No Amazonas, lembrou a deputada Alessandra, pessoas acometidas pela hanseníase foram isoladas na Vila do Paricatuba, em Iranduba, e no bairro da Colônia Antônio Aleixo, no extremo leste da capital amazonense. Para a vice-presidente da Assembleia, chegou a hora de o Poder Legislativo corrigir essa injustiça histórica com os filhos de segregados de pais com hanseníase. 

“Esse é um movimento nacional que visa minimizar todo o trauma, o prejuízo emocional, financeiro, as feridas invisíveis que os filhos dos hansenianos tiveram, têm e carregam até hoje nas suas vidas. É uma obrigação do Estado Brasileiro para com essas pessoas que tiveram seu direito cerceado, que foram alienadas parentalmente.  Queremos tentar ressarcir parte desse prejuízo que as pessoas tiveram, então a Assembleia Legislativa do Amazonas, a exemplo de outras assembléias, se junta a esse grande movimento”, disse a deputada Alessandra.

Durante a discussão no plenário, o projeto recebeu a adesão imediata da deputada estadual Dra. Mayara Pinheiro (PP), que preside a Comissão de Saúde da Casa, e do deputado Adjunto Afonso (PDT). Alessandra agradeceu o apoio e disse acreditar na aprovação da proposta por unanimidade.  A autora do projeto enfatizou que terá o cuidado de colocar na Lei de Diretrizes Orçamentárias e na Lei Orçamentária Anual o recurso necessário para o pagamento das indenizações. 
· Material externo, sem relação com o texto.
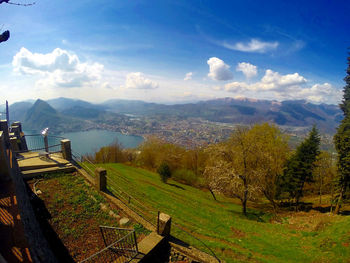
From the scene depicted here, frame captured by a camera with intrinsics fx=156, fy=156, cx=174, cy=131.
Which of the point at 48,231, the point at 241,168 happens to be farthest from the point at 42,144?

“Se o Estado já puder iniciar este ano, excelente, mas se houver qualquer alegação de falta de recurso, no Orçamento de 2020 já estará garantida a indenização a essas pessoas. Os valores serão regulamentados a partir de um decreto ou mensagem governamental com objetivo de detalhar melhor como será essa indenização”, enfatizou a parlamentar. 

Segundo Artur Custódio, o Estado de Minas Gerais foi pioneiro ao aprovar uma lei nesse sentido. No âmbito da Assembleia Legislativa do Amazonas, o debate inicial é o reconhecimento do direito do grupo segregado. Posteriormente a discussão vai girar em torno da forma como será feita a reparação, ou seja, uma pensão vitalícia mensal ou uma indenização em cota única. 

“A reparação, qualquer que seja ela, é uma reparação simbólica. Na verdade, muitos que tiveram seus pais perdidos ou o afeto que não vão reconstruir, os  laços que não vão reconstruir,  não vai ser uma indenização que vai resgatar isso. É uma espécie de pedido de desculpas do Estado do Amazonas para essas pessoas”, concluiu Artur Custódio. 

Separada dos pais

Na sessão, filhos segregados dos pais contaram suas histórias à imprensa que cobria as atividades do dia na Casa. A dona de casa Kátia Regina Pereira de Souza, de 47 anos, revelou que foi separada da família em virtude da política de segregação implantada pelo Estado. 

“Nasci na Colônia Antônio Aleixo no ano de 1971 e na época já havia essa política de segregação por conta do Estado. Minha mãe teve oito filhos e todos nós fomos separados. Vivemos em famílias distintas e desconhecidas, não de ramificação da família, e por conta disso tenho quatro irmãos perdidos”, contou Kátia Regina. 

 

Para ela, o projeto da deputada Alessandra é importante não só por propor uma pensão ou indenização aos filhos segregados de pais com hanseníase submetidos à política de isolamento compulsório no Amazonas. Na avaliação de Kátia Regina, a proposta é uma questão de Direitos Humanos e de reencontro com a própria história e os laços familiares. 

 

“Esse projeto pode corrigir uma injustiça histórica, mas também nos ajuda a reaver esses nossos irmãos. A gente vê isso como uma questão de Diretos Humanos. Meu já morreu e hoje cuido da minha mãe, que tem 78 anos e está sequelada, andando de carrinho e com deformidades”, contou Kátia Regina.